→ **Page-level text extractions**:
Segment Open

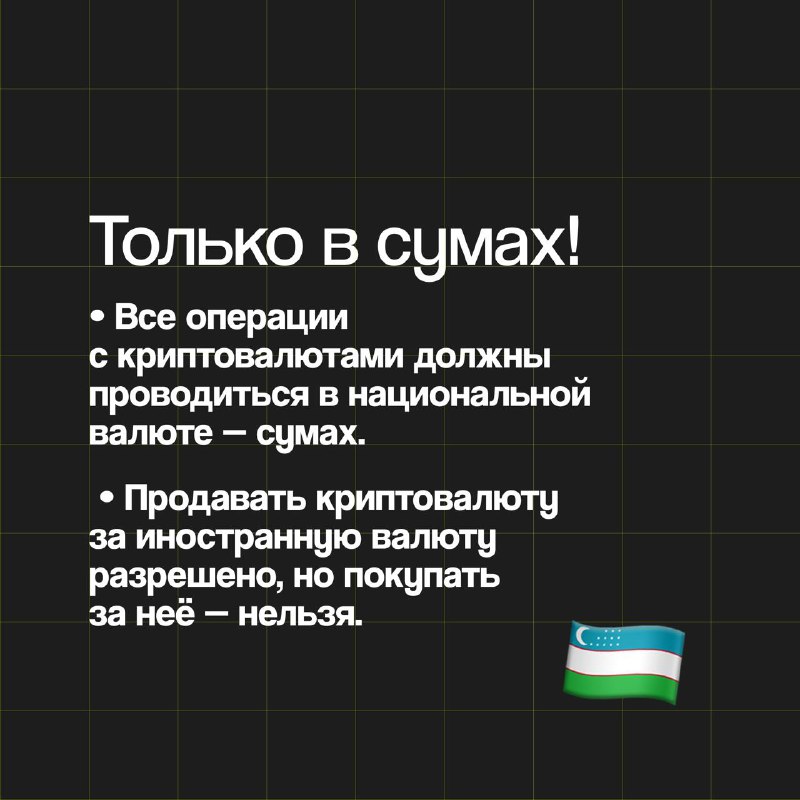 Только в сумах!

• Все операции с криптовалютами должны проводиться в национальной валюте — сумах.

• Продавать криптовалюту за иностранную валюту разрешено, но покупать за неё — нельзя.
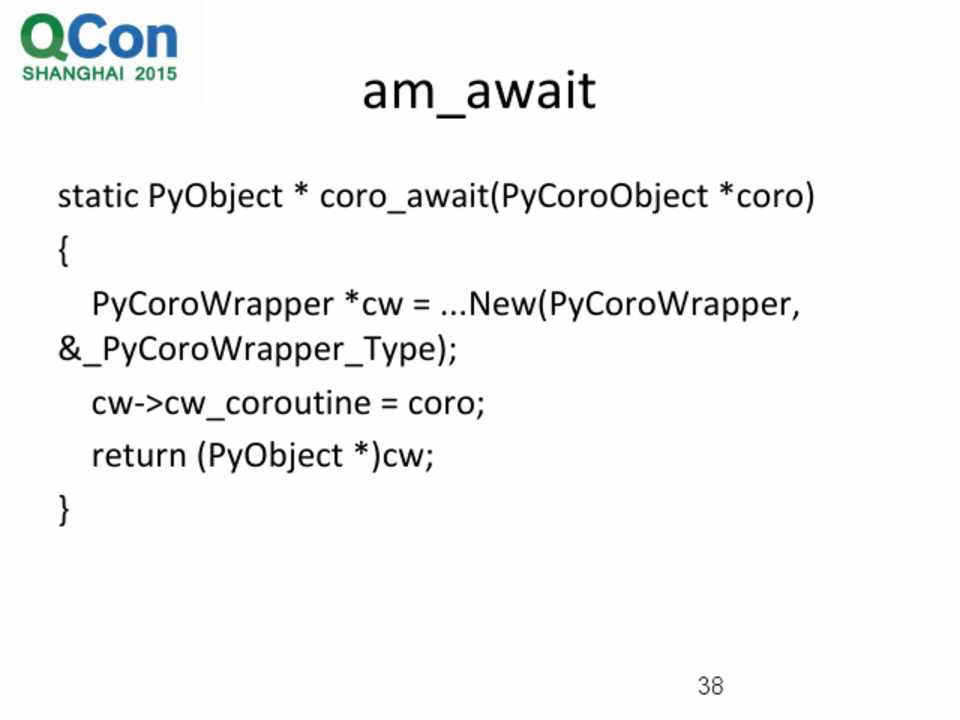 QCon
SHANGHAI 2015

am_await

static PyObject * coro_await(PyCoroObject *coro)
{
PyCoroWrapper *cw = ...New(PyCoroWrapper, &_PyCoroWrapper_Type);
cw->cw_coroutine = coro;
return (PyObject *)cw;
}

38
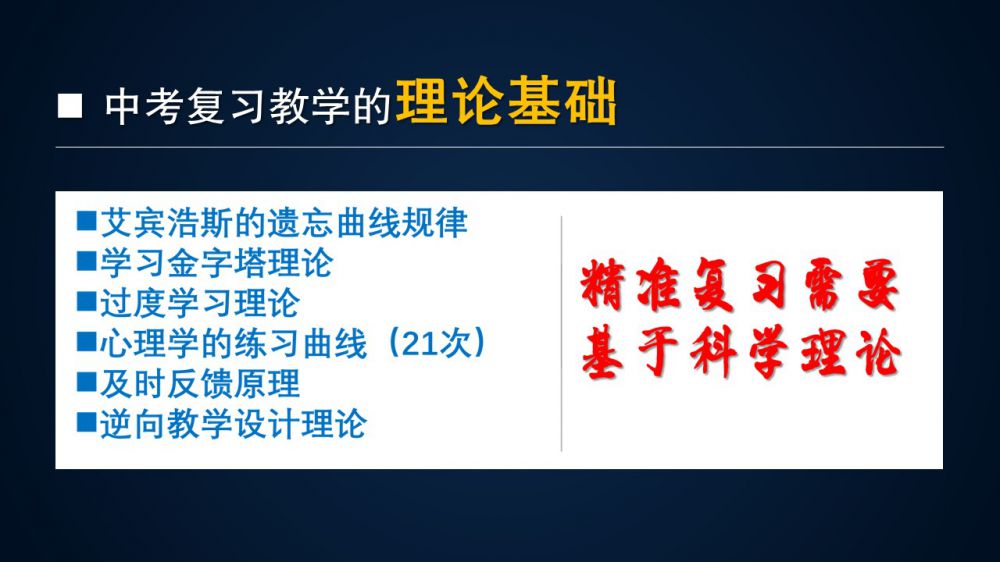 ■ 中考复习教学的理论基础

■艾宾浩斯的遗忘曲线规律
■学习金字塔理论
■过度学习理论
■心理学的练习曲线（21次）
■及时反馈原理
■逆向教学设计理论

精准复习需要
基于科学理论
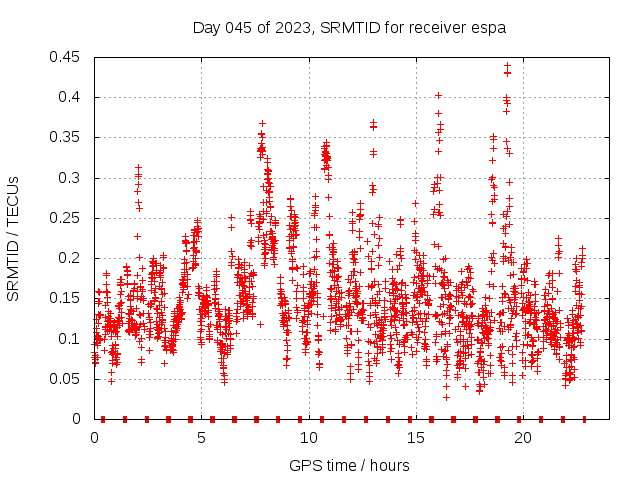 Day 045 of 2023, SRMTID for receiver espa

SRMTID / TECUs

0.45
0.4
0.35
0.3
0.25
0.2
0.15
0.1
0.05
0

0
5
10
15
20

GPS time / hours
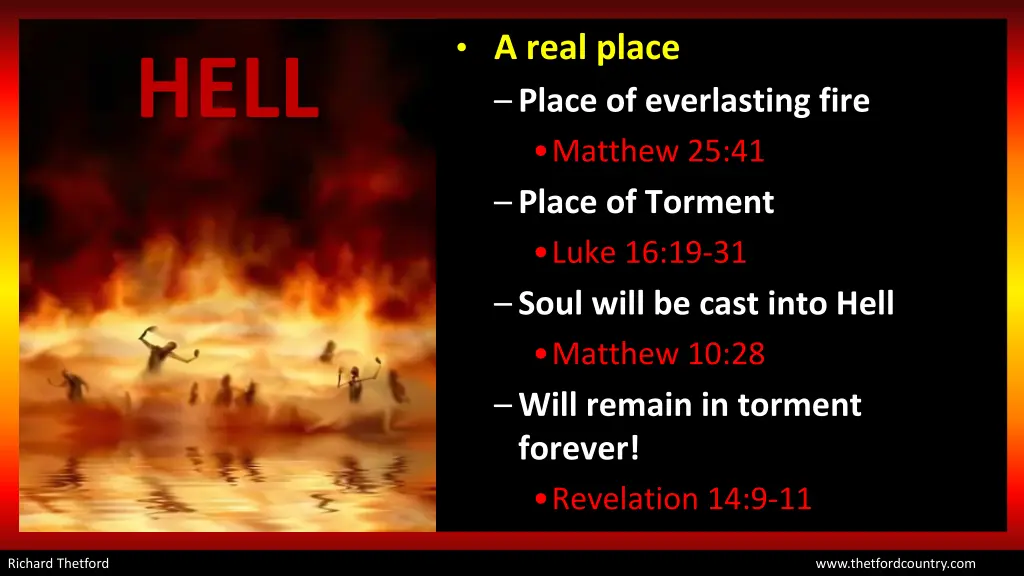 HELL

• A real place
– Place of everlasting fire
• Matthew 25:41
– Place of Torment
• Luke 16:19-31
– Soul will be cast into Hell
• Matthew 10:28
– Will remain in torment forever!
• Revelation 14:9-11

Richard Thetford

www.thetfordcountry.com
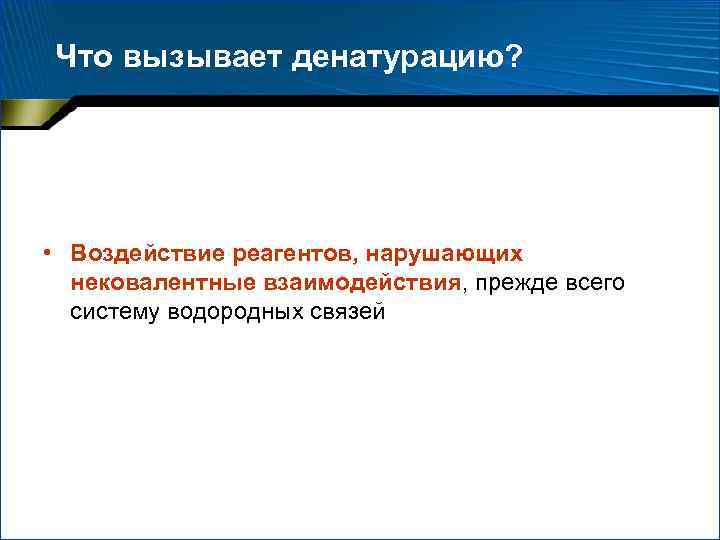 Что вызывает денатурацию?

• Воздействие реагентов, нарушающих нековалентные взаимодействия, прежде всего систему водородных связей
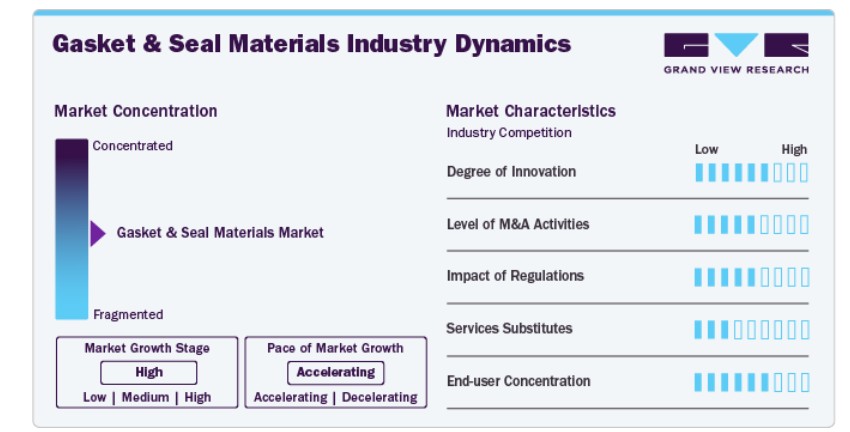 Gasket & Seal Materials Industry Dynamics

GRAND VIEW RESEARCH

Market Concentration

Concentrated

Gasket & Seal Materials Market

Fragmented

Market Growth Stage
High
Low | Medium | High

Pace of Market Growth
Accelerating
Accelerating | Decelerating

Market Characteristics
Industry Competition

Low High

Degree of Innovation

Level of M&A Activities

Impact of Regulations

Services Substitutes

End-user Concentration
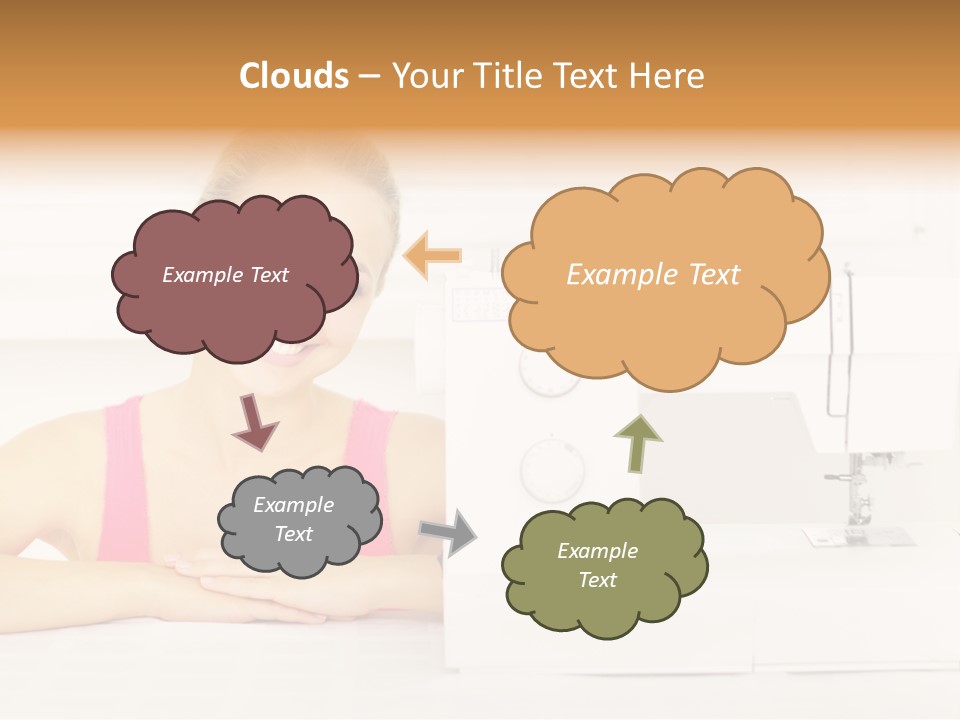 Clouds – Your Title Text Here

Example Text

Example Text

Example Text

Example Text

Segment Closed

→ **Task requirements**: Tally up the lines above containing "PyObject"; the number is the full answer.

→ **Result**: 2